[READING PASSAGE]

Life in Maple Ridge modular homes

There are rules, and the place works, says resident

At 58, Randy Peterson isn’t ready to retire.

The former construction worker, restaurant worker, trucker and long-term care aide wants to get back to work. He’s not sure how, yet, but he wants to get his own place so he can live with his girlfriend.

“Bring my sweetie home – not the Salvation Army,” he says.

Peterson has lived in the temporary modular home complex since October after moving in from the Salvation Army Ridge Meadows Ministries Caring Place.

He’d stayed at the Salvation Army shelter for a few months after being evicted in June from a room he’d been renting for $450 a month in a Maple Ridge condo after the owner decided to renovate the suite.

Now, after four months in the modular homes, Peterson wants to get out the message. The place where he’s now living is the possible solution to homelessness.

“I’d love to see this model across Canada. That would be the end of homelessness in Canada. Housing First works. I don’t care what the mayor says,” Peterson added.

As a resident, Peterson has his own room. Residents need a key fob to access the building and are allowed a certain number of guests over the course of a year and meals are served in a common room.

Every room has WiFi, which helps for entertainment and job hunting, he said.

He doesn’t mind the security cameras.

“It’s kind of nice sometimes to know you’re being watched.”

Peterson’s tough times started about seven years after his girlfriend died. He drank heavily for two or three years and lost his apartment, which forced him into renting a room in a condo. When he was evicted, his $760 a month income assistance cheque didn’t cover any kind of rent.

“I’ve had my own place for most of life,” he said.

“I am not what most people think when you hear the word homeless. I have worked hard all my life until I had health issues. Other than alcohol, and occasionally marijuana, I don’t have a real drug problem. I did try them when I was young, but made the choice they were not for me,” he said in a recent Facebook post.

Peterson said he intends on leaving the modular housing as soon as possible and plans on getting a job, though he’s not sure yet doing what. He said he now has control of his drinking and is already working, doing janitorial work at the housing complex for Coast Mental Health, which operates the facility.

He acknowledges he’s not as bad off as some of the residents with heavy substance abuse or mental health issues. But he has his own challenge, which he has faced his entire life. At age four, when he was going to a store with his mom, he ran ahead and got hit by a car, suffering a lifelong brain injury.

[TASK SET]
(1) For the article on Maple Ridge modular homes, decide whether each statement agrees with it, answering yes or no and quoting the deciding words: (a) Peterson had been paying $760 a month for his room in the condo. (b) Peterson has lived in the modular home complex since October. (c) Peterson objects to the security cameras.
(2) Repeat word for word the part of the article on Maple Ridge modular homes between "He’d stayed at" and "a common room.", inclusive.
The lines that follow are drawn from a separate source.

[RECORDS PROVIDED]
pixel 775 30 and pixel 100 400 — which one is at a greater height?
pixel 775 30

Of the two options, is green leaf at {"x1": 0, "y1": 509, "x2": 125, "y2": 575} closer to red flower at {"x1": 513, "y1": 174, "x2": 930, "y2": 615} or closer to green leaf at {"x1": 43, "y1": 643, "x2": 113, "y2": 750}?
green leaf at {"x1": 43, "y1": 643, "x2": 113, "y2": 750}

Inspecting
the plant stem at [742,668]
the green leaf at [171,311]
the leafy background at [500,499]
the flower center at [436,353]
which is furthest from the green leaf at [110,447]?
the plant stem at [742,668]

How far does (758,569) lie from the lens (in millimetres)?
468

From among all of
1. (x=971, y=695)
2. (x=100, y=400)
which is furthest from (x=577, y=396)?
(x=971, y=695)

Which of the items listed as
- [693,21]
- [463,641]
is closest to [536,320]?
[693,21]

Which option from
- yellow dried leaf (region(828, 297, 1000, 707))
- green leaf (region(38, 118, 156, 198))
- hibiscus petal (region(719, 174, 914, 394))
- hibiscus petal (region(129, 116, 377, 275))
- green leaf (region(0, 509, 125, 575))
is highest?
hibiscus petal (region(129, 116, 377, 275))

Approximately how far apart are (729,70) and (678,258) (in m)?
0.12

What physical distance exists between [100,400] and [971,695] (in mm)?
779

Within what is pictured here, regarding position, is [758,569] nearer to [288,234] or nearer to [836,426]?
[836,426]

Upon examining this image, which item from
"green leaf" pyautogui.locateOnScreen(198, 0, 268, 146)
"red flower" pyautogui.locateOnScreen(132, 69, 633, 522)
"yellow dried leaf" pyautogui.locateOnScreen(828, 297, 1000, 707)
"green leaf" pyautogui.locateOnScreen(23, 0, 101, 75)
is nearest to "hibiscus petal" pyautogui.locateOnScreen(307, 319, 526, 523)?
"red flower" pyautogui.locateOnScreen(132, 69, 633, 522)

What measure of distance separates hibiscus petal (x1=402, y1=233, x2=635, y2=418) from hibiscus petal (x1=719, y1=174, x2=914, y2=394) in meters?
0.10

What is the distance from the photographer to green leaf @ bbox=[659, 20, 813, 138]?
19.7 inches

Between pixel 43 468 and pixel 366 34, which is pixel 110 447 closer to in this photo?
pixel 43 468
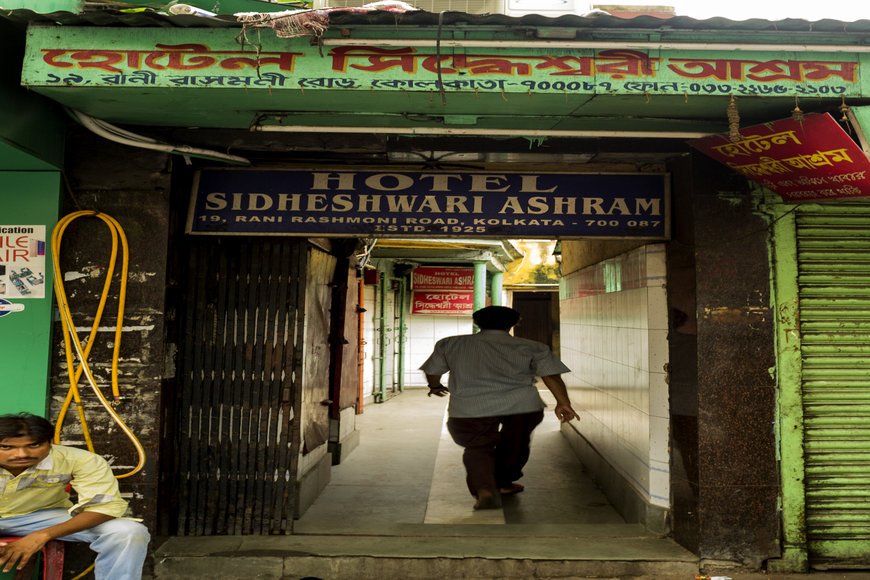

[SOLUTIONS TO THE TASKS]
(1)
(a) No: "a room he’d been renting for $450 a month in a Maple Ridge condo"
(b) Yes: "Peterson has lived in the temporary modular home complex since October"
(c) No: "He doesn’t mind the security cameras."

(2)
He’d stayed at the Salvation Army shelter for a few months after being evicted in June from a room he’d been renting for $450 a month in a Maple Ridge condo after the owner decided to renovate the suite.

Now, after four months in the modular homes, Peterson wants to get out the message. The place where he’s now living is the possible solution to homelessness.

“I’d love to see this model across Canada. That would be the end of homelessness in Canada. Housing First works. I don’t care what the mayor says,” Peterson added.

As a resident, Peterson has his own room. Residents need a key fob to access the building and are allowed a certain number of guests over the course of a year and meals are served in a common room.